***** The data *****
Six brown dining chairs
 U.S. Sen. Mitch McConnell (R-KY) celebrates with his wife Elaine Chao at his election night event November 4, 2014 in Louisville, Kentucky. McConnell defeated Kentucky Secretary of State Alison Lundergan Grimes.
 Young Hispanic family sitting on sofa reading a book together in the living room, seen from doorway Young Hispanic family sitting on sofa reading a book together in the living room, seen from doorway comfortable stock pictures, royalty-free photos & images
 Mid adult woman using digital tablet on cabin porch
*****
Exercise prompt: Exact copies of the lines from the one containing "photos & images" through the end of the listing, both included, are the only thing wanted.

Result for this task:
 Young Hispanic family sitting on sofa reading a book together in the living room, seen from doorway Young Hispanic family sitting on sofa reading a book together in the living room, seen from doorway comfortable stock pictures, royalty-free photos & images
 Mid adult woman using digital tablet on cabin porch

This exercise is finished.